Moi, Jean Gabin - Goliarda Sapienza
"Se tenir toujours accroché au rêve, et défier jusqu'à la mort pour ne jamais le perdre."
Goliarda Sapienza est née en 1924 à Catane, en Sicile. Sa mère, syndicaliste et
journaliste, et son père avocat étaient des socialistes (mais de vrais socialistes,
pas la version édulcorée de 2012) et militants antifascistes. Ils avaient aussi
des enfants de leur précédente union formant ainsi une famille recomposée
avant l’heure, comme une très grande tribu.

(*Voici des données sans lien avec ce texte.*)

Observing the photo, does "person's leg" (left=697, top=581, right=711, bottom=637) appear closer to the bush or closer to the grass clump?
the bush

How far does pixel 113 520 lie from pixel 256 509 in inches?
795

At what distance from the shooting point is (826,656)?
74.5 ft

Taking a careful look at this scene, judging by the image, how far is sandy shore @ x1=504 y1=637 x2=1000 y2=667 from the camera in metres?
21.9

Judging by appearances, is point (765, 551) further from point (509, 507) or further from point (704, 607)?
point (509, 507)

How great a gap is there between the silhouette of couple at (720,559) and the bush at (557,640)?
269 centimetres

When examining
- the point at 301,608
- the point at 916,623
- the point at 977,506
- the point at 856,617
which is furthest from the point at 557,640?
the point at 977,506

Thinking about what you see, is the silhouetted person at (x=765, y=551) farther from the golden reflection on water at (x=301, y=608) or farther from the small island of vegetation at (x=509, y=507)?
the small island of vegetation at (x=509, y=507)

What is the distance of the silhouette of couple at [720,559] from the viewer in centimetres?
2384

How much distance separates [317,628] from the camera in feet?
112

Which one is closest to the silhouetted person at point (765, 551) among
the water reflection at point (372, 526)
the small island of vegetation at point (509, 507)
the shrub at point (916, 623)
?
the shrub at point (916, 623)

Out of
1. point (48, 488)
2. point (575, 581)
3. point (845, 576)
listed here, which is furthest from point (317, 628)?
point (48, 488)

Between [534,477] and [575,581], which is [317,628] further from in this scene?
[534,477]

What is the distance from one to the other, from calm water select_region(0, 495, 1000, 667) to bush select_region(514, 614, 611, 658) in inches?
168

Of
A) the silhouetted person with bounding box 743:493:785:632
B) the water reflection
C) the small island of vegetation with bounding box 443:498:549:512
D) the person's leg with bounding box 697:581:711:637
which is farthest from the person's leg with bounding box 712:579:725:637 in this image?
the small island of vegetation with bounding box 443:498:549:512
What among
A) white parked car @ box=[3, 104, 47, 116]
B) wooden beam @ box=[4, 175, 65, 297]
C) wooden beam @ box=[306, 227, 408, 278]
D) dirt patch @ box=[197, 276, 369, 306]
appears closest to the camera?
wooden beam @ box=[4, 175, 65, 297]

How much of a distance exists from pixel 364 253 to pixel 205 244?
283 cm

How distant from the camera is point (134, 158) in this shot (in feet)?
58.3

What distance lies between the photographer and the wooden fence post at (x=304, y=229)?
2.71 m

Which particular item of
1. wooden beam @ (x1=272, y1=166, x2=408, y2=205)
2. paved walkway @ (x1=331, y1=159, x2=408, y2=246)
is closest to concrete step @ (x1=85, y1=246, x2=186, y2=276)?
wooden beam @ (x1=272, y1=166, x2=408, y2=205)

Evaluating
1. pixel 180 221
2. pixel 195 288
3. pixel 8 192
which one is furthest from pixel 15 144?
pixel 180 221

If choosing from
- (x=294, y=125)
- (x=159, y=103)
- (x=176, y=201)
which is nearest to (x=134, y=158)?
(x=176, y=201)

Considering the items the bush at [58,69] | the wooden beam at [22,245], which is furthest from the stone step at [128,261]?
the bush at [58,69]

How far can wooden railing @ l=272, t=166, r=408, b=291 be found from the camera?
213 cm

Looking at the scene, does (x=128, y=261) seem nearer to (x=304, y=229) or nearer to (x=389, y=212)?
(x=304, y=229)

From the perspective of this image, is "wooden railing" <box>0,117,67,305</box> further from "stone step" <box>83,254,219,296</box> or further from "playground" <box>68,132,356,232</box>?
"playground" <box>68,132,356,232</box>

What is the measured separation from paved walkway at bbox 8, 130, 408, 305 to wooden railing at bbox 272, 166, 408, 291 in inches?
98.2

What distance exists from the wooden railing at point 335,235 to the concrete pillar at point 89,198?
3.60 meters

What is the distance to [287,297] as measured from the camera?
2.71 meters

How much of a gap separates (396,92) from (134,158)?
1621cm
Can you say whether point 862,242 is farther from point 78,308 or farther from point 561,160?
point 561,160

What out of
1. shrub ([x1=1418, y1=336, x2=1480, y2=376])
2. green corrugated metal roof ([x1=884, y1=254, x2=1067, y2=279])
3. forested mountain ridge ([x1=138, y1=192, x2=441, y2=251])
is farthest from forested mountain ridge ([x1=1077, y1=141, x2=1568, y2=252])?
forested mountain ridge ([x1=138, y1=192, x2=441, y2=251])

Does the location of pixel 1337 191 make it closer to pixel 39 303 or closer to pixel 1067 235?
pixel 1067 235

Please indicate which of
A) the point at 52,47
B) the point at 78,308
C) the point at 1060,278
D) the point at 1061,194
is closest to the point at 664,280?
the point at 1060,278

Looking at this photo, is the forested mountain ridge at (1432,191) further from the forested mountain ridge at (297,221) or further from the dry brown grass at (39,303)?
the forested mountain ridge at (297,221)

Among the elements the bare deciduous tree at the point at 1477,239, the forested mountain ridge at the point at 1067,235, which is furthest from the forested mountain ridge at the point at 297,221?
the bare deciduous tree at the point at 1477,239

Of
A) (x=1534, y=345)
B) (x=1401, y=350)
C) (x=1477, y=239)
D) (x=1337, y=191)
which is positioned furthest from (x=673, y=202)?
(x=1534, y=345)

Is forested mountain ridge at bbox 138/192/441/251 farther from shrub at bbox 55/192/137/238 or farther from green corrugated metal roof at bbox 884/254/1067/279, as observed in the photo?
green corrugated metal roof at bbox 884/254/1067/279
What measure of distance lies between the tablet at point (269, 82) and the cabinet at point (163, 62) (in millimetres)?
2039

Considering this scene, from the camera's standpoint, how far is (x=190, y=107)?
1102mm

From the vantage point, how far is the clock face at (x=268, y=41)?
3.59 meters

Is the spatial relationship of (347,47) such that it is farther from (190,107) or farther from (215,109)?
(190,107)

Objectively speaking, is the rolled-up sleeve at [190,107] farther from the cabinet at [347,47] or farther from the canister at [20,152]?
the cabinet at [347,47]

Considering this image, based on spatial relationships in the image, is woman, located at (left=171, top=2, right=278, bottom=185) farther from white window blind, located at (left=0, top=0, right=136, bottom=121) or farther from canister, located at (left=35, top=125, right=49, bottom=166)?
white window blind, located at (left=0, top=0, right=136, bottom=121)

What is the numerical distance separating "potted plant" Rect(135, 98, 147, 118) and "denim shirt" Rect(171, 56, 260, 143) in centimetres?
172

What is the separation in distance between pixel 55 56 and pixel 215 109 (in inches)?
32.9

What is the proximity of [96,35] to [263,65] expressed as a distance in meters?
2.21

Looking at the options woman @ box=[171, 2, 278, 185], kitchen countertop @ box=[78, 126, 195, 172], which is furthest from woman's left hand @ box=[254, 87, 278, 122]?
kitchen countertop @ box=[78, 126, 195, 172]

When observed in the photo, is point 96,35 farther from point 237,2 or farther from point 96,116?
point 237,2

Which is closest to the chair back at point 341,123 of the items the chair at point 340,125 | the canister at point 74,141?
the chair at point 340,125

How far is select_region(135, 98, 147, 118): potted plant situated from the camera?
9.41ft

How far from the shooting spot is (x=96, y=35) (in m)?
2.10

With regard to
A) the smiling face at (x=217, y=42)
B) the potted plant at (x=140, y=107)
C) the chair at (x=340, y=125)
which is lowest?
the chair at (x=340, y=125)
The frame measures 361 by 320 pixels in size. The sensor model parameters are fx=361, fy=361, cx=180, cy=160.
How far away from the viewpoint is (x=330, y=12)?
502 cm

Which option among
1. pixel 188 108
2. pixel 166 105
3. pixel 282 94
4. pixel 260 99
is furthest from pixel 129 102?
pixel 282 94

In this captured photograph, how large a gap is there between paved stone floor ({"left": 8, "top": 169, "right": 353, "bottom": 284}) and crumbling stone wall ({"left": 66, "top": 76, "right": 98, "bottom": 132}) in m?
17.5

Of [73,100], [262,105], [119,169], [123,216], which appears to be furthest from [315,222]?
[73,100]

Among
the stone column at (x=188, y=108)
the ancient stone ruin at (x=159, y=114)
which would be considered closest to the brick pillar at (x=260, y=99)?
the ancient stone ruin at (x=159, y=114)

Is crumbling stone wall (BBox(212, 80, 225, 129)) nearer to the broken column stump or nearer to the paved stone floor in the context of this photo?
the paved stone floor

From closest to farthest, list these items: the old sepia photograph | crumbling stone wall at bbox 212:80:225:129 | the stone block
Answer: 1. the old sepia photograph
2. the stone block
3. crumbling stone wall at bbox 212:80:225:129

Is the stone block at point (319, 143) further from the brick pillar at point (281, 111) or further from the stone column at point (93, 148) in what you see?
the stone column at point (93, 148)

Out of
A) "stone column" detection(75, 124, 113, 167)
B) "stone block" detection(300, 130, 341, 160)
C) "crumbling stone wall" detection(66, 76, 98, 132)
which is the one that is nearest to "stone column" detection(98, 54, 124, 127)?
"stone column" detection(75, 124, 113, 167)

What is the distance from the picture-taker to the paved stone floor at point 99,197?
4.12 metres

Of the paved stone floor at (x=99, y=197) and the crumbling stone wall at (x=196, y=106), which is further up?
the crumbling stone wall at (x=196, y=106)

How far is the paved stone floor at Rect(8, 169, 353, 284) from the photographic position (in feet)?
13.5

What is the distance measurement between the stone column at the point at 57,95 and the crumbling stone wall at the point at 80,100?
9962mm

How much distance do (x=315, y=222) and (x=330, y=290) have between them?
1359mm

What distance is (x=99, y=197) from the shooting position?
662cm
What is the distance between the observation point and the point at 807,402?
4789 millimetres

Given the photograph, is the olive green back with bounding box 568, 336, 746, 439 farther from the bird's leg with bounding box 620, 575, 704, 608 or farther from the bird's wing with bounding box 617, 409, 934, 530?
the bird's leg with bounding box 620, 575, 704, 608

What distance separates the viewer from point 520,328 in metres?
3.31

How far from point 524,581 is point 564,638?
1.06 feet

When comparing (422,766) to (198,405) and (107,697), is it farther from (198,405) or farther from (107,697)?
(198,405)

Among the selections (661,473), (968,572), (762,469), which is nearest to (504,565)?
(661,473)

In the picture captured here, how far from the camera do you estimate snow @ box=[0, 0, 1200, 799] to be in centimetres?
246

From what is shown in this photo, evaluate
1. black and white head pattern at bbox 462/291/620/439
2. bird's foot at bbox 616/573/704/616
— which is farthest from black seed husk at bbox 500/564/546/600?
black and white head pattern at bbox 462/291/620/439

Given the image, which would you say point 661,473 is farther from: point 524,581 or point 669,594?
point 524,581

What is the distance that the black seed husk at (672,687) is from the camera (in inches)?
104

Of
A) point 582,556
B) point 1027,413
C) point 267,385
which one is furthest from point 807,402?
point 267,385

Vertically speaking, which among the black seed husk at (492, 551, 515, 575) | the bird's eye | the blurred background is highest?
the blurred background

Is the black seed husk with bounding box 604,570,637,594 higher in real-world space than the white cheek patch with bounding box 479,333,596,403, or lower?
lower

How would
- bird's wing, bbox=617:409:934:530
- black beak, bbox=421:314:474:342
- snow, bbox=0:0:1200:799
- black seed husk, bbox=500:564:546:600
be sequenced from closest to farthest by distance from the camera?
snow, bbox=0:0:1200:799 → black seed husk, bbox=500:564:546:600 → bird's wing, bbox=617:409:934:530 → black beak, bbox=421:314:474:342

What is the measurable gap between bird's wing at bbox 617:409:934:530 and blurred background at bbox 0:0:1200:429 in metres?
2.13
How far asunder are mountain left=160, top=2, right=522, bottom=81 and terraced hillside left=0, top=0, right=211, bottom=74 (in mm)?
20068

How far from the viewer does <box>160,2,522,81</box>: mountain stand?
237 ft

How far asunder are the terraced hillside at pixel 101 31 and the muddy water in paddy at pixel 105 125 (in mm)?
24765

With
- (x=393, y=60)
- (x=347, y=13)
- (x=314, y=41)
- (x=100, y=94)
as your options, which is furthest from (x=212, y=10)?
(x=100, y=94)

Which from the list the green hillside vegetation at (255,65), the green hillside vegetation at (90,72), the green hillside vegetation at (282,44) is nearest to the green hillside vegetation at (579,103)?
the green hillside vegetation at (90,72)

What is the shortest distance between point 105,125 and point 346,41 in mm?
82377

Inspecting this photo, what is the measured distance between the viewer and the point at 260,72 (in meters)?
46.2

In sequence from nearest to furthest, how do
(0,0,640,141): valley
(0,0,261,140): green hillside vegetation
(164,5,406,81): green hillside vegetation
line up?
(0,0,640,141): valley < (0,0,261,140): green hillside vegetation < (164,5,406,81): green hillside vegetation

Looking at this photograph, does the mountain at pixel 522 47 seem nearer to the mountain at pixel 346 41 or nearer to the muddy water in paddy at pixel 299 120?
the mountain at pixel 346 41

Croiser une voix authentique et vraiment nouvelle en littérature est un bonheur,
comme celle de cette petite fille qui se prend pour Jean Gabin. Dans ce livre
retraçant ses années d’enfance dans les ruelles animées de Catane, on
rencontre cette môme au grand cœur, avide de connaissances, modelant
son comportement et ses actions sur la famille de seigneurs dans laquelle
elle vit – modèles d’intégrité et de courage, n’abandonnant jamais la rébellion
contre la loi du plus fort - ses parents, son oncle et ses demi-frères qui ne
remplissent pas leur rôle de frères à moitié, au milieu de la répression et
des intimidations des fascistes au pouvoir.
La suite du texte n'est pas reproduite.